Your company’s wireless division exceeded expectations in 2005, generating a record number of new subscribers (584,000) and achieving 17 per cent revenue growth. Our wireless segment’s excellence in marketing operations, client care and network performance has led to an industry-leading average revenue per customer, operating profit growth and cash flow yield, as well as one of the best customer loyalty and retention rates in the global wireless industry.
In August, we introduced TELUS mobile TV, giving customers access to television on their wireless handsets. We also introduced a new national wireless high-speed network, based on the EVDO (evolution data optimized) standard, which offers business customers the ability to transfer data at speeds at least six times faster than the previous TELUS transmission rate. Innovative solutions like these are a catalyst for continued wireless data growth.
2
Leveraging our investments in high-speed
Internet technology
High-speed Internet continues to be the platform
for TELUS’ Future Friendly Home services, providing secure
connectivity to the world. In 2005, we added 73,000 high-speed
Internet subscribers, bringing our total Internet base to 1.0 million.
Whilst these results were hindered by the labour disruption,
TELUS expects to regain momentum in 2006 and we expect
to add more than 100,000 high-speed customers in 2006.
In 2005, TELUS expanded its suite of Future Friendly Home services from mobility and security to entertainment.

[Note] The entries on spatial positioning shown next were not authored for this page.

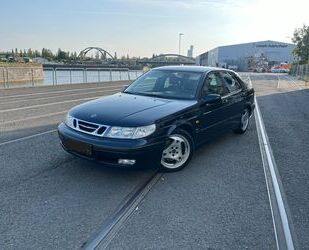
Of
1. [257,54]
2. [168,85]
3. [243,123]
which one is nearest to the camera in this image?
[168,85]

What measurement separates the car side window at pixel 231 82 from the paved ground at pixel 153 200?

TELUS TV delivers differentiated customer choice without resorting to price discounting. We began a phased neighbourhood roll-out in Edmonton and Calgary of our innovative TELUS TV service, ushering in an exciting area of growth for our company. Further expansion of TELUS TV will continue on a targeted basis through 2006.

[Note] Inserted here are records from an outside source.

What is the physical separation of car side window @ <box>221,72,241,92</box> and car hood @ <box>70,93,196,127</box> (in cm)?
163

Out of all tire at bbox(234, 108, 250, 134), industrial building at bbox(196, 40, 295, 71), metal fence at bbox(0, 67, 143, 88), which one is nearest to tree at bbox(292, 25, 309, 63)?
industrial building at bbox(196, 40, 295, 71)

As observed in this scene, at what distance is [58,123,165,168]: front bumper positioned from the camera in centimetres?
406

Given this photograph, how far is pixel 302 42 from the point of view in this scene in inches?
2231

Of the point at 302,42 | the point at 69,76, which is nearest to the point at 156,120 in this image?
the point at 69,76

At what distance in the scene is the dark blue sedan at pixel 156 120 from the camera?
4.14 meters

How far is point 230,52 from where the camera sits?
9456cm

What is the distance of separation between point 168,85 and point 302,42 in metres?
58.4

We entered into a $110 million agreement with the Government of British Columbia to connect 119 communities to high-speed Internet and to expand broadband services. In addition, we secured a new master services agreement with the Government of British Columbia, our largest customer, and its Crown corporations. The agreement is projected at $245 million over four years, with options for three more years.
3
Accelerating wireline performance
in Ontario and Quebec business markets
We continue to pursue the significant growth
opportunity that exists in the Ontario and Quebec business
markets. Our leading-edge IP network and managed data and
IP solutions provide business customers with new and tailored
solutions to meet their business needs. Our non-incumbent
business revenues increased by 13 per cent to $632 million
in 2005 and, for the first time, generated positive full-year
EBITDA of $21 million.
During the 2005 financial year, your company gained a number of new large multi-year customers including Hamilton Health Sciences, Government of Quebec, Intrawest Corporation and Best Buy Canada.
4
Growing brand value by delivering
a superior customer experience
Delivering exceptional customer care continues to
be of paramount importance. In our wireless business, we have
consistently achieved high levels of customer satisfaction as
evidenced by our very low churn rate of only 1.4 per cent in
2005. Moreover, TELUS’ performance in customer loyalty and
retention has been at, or near, best-in-class in the North
American wireless industry consistently for the past five years.

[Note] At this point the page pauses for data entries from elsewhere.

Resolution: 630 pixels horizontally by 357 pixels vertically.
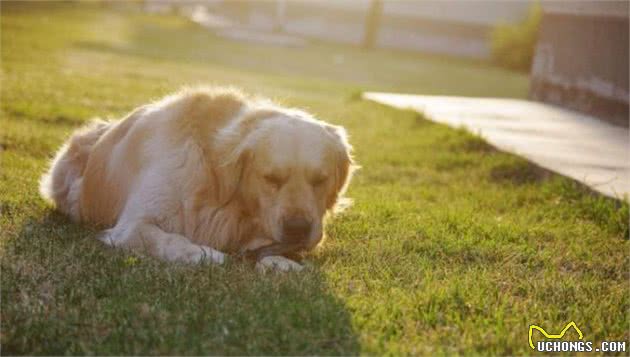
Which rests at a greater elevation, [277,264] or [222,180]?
[222,180]

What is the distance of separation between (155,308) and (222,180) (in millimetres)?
1126

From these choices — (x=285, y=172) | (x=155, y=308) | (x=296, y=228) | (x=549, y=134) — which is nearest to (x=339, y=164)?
(x=285, y=172)

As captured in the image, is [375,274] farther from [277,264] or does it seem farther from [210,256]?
[210,256]

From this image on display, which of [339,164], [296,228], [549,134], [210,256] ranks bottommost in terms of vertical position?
[549,134]

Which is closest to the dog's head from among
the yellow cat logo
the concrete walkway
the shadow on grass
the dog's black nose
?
the dog's black nose

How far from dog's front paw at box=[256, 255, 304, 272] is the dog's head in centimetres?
10

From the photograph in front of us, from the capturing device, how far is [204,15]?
54375 mm

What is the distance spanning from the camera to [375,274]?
3.82 m

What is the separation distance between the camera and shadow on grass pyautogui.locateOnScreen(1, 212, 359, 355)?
9.04 ft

In our wireline business, customer service levels remained higher than expected during the labour disruption due to the strength of your company’s contingency plans and the dedication of our team members. Given the flexibility the new collective agreement has established and a united focus on serving customers, TELUS is positioned to deliver superior customer service going forward.
5
Reaching a new collective agreement
Reaching a collective agreement after a four-month
labour disruption was a significant milestone for
TELUS and heralds a new constructive era for our team.
The new five-year agreement provides increased operating flexibility and productivity, focuses team members on our core business, and facilitates better service for customers in an increasingly competitive marketplace. It fosters a culture of high performance with universal variable pay, which rewards team members when certain performance metrics are met, and encourages advancement based on merit as well as seniority.
The agreement also establishes a new paradigm for labour relations. For example, the company and the union have agreed to work together to withdraw various legal proceedings between the parties. As well, a Common Interest Forum has been established as a mechanism for cooperation and dialogue.
6
Driving continual improvements in productivity
TELUS’ continual drive towards operational
efficiency and effectiveness was impacted in the
second half of the year due to the labour disruption. Our
original 2005 goal of investing $100 million in restructuring
costs was halved in 2005 and the goal was reset for 2006
to the aforementioned amount.
The new collective agreement put in place in November and the recent integration of our wireline and wireless operations provide TELUS with opportunities for productivity and cost efficiencies going forward. For example, we can institute best practices, contract out non-core activities and continue to consolidate operations.